OBJECTIVE 1 —
In the passage on Harry Gilby, begin at the words "Harry Gilby is" and stop after the words "Last Kingdom (2022).", then reproduce that span, swapping "actor" for "performer".

TEXT PASSAGE —

────────────────────

Harry Gilby is an English actor, best known for playing a young J. R. R. Tolkien in the film Tolkien (2019) and Æthelstan in the fifth series of The Last Kingdom (2022).

Early life
Harry Gilby was born in Nottingham, England in 2001 to parents Neil and Helen Gilby. He attended Sutton Bonington primary school before joining Trent College when he was 11. He began training at the Television Workshop in Nottingham when he was 12. Gilby played Nathan in the original cast of The Full Monty at the Noel Coward Theatre in London's West End.

────────────────────

RECORDS FOR PROCESSING —
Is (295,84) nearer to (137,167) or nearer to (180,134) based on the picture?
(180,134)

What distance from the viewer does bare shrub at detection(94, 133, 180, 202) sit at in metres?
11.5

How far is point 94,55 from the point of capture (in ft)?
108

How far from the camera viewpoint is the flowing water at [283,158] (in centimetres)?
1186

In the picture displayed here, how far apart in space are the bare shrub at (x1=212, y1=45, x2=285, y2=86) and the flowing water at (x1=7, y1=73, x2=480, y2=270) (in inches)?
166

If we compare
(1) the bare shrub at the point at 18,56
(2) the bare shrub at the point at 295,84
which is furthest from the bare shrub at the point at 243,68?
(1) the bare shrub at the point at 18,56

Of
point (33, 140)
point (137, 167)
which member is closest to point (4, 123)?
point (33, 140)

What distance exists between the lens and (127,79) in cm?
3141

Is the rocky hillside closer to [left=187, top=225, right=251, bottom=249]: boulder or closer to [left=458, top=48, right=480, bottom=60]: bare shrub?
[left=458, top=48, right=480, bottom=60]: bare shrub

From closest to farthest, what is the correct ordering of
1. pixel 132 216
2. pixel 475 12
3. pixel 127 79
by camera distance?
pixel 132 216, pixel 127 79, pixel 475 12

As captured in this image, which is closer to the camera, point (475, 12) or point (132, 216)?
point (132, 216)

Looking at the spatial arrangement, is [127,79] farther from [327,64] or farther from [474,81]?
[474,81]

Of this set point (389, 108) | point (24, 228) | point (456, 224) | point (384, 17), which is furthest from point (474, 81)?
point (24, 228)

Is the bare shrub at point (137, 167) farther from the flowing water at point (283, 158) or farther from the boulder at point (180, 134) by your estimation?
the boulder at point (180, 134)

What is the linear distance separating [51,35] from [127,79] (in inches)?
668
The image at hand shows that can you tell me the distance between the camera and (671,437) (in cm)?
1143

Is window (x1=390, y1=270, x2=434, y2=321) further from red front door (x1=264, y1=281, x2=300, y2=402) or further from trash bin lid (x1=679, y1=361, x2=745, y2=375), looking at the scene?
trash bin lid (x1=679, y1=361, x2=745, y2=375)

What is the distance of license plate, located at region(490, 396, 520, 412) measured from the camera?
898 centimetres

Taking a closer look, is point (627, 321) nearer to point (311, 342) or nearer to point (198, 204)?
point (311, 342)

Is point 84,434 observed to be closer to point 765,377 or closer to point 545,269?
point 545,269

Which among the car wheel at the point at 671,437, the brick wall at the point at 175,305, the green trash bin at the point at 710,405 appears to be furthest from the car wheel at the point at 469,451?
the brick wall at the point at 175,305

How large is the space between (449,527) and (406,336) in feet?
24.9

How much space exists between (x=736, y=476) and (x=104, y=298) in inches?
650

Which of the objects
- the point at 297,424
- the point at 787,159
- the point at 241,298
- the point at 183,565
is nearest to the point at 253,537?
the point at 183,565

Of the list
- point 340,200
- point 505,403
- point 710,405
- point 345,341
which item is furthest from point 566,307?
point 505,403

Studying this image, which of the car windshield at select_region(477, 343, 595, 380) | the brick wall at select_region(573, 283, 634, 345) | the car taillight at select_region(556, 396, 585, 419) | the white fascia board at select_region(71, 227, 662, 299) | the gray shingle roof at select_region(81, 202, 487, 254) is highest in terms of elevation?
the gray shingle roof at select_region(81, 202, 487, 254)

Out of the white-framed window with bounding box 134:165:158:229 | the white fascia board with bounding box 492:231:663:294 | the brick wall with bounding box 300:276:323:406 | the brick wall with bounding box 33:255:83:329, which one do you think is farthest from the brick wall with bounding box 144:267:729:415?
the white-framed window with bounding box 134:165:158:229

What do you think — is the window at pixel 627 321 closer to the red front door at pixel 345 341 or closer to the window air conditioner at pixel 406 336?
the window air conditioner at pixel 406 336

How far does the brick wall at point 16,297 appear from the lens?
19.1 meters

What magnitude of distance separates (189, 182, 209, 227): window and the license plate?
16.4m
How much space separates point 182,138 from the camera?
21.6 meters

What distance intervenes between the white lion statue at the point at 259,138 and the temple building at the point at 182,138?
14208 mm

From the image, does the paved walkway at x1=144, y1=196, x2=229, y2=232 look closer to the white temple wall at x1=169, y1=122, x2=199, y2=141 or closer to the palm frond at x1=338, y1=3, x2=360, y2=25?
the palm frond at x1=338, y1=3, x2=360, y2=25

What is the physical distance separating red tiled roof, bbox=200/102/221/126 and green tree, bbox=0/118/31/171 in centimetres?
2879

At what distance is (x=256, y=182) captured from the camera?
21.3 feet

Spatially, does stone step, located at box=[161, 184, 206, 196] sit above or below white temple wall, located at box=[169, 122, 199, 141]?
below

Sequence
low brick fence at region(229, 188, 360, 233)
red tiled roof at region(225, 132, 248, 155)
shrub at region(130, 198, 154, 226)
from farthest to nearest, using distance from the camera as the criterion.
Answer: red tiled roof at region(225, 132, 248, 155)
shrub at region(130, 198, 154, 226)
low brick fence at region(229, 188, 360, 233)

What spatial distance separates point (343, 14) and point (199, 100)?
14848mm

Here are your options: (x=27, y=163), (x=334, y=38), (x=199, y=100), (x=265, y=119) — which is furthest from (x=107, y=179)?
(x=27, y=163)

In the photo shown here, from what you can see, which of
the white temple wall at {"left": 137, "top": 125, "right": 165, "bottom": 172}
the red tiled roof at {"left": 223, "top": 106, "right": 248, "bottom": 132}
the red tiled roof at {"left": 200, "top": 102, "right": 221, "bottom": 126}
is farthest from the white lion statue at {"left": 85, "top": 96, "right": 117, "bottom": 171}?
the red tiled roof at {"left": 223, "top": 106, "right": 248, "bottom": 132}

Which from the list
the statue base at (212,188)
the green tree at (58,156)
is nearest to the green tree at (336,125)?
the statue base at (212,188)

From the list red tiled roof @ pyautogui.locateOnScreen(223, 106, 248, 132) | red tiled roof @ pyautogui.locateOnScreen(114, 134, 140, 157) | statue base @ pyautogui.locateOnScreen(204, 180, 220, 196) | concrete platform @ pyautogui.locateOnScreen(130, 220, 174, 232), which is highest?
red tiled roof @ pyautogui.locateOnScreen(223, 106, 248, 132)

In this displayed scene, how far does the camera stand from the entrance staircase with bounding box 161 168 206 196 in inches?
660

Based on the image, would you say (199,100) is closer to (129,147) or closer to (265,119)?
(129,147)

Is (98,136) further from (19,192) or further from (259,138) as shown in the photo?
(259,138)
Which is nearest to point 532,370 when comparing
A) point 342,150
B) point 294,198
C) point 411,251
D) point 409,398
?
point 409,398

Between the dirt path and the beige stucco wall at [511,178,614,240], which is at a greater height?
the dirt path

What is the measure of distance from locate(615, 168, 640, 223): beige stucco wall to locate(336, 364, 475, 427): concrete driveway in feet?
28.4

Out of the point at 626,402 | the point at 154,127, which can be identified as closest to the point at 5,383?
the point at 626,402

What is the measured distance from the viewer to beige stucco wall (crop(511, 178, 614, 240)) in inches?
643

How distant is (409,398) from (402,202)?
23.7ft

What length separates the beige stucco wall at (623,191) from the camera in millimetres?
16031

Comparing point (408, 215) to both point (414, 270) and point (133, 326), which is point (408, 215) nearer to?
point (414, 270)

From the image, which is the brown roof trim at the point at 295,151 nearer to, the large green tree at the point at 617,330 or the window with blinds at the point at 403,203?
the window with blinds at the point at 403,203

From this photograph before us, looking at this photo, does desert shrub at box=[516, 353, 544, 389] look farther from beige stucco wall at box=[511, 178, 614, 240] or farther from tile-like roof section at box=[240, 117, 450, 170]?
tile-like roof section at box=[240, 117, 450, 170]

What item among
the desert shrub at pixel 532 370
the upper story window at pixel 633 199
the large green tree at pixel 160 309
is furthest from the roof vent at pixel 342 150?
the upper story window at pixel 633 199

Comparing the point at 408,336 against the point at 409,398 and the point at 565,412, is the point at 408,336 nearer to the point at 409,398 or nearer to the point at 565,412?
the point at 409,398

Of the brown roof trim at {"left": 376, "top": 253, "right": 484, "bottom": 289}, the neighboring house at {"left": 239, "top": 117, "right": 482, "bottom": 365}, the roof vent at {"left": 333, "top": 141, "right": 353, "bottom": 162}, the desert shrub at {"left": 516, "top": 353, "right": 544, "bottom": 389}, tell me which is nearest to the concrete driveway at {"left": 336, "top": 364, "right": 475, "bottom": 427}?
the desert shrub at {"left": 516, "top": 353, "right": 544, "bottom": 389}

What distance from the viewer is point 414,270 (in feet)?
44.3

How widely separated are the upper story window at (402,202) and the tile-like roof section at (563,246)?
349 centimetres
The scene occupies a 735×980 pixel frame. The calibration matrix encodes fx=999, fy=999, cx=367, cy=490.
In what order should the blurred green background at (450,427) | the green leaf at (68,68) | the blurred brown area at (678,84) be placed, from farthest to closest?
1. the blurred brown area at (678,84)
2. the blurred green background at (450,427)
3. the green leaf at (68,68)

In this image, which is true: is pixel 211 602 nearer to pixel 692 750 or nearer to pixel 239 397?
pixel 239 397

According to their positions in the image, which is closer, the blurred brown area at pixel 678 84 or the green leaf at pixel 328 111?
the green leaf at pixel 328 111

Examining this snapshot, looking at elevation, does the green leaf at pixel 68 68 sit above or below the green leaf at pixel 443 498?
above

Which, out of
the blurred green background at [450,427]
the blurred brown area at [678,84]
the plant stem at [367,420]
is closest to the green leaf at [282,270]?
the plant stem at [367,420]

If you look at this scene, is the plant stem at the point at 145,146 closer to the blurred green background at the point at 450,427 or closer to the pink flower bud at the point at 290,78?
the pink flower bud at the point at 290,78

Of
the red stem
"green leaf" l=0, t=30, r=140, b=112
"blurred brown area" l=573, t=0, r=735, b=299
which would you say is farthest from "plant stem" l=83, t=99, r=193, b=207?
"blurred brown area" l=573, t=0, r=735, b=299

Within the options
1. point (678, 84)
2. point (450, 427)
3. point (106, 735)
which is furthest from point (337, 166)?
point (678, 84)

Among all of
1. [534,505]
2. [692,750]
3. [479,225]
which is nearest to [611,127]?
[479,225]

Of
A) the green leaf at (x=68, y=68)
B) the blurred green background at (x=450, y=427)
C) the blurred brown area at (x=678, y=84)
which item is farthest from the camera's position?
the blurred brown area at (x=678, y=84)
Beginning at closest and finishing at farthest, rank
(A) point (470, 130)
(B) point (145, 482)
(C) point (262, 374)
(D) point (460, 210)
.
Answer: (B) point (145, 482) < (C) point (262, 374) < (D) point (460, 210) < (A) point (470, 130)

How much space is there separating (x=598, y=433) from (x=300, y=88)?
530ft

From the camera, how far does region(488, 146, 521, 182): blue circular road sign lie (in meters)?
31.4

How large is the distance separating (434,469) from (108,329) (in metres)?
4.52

────────────────────

OBJECTIVE 2 —
Write out the listing line for line, beginning at the line that contains "Which among the" and stopping after the line that contains "21.6 meters".

FINAL ANSWER 1 —
Harry Gilby is an English performer, best known for playing a young J. R. R. Tolkien in the film Tolkien (2019) and Æthelstan in the fifth series of The Last Kingdom (2022).

FINAL ANSWER 2 —
Which among the car wheel at the point at 671,437, the brick wall at the point at 175,305, the green trash bin at the point at 710,405 appears to be furthest from the car wheel at the point at 469,451?
the brick wall at the point at 175,305

How large is the space between (449,527) and (406,336) in feet?
24.9

How much space exists between (x=736, y=476) and (x=104, y=298) in inches?
650

Which of the objects
- the point at 297,424
- the point at 787,159
- the point at 241,298
- the point at 183,565
is nearest to the point at 253,537?
the point at 183,565

Of the list
- point 340,200
- point 505,403
- point 710,405
- point 345,341
which item is furthest from point 566,307?
point 505,403

Studying this image, which of the car windshield at select_region(477, 343, 595, 380) | the brick wall at select_region(573, 283, 634, 345) | the car taillight at select_region(556, 396, 585, 419) | the white fascia board at select_region(71, 227, 662, 299) | the gray shingle roof at select_region(81, 202, 487, 254) is highest in terms of elevation?
the gray shingle roof at select_region(81, 202, 487, 254)

Out of the white-framed window with bounding box 134:165:158:229 | the white fascia board with bounding box 492:231:663:294 | the brick wall with bounding box 300:276:323:406 | the brick wall with bounding box 33:255:83:329, which one do you think is farthest from the brick wall with bounding box 144:267:729:415?
the white-framed window with bounding box 134:165:158:229

What do you think — is the window at pixel 627 321 closer to the red front door at pixel 345 341 or closer to the window air conditioner at pixel 406 336?
the window air conditioner at pixel 406 336

How far does the brick wall at point 16,297 appear from the lens?
19.1 meters

What magnitude of distance separates (189, 182, 209, 227): window and the license plate?
16.4m
How much space separates point 182,138 from the camera?
21.6 meters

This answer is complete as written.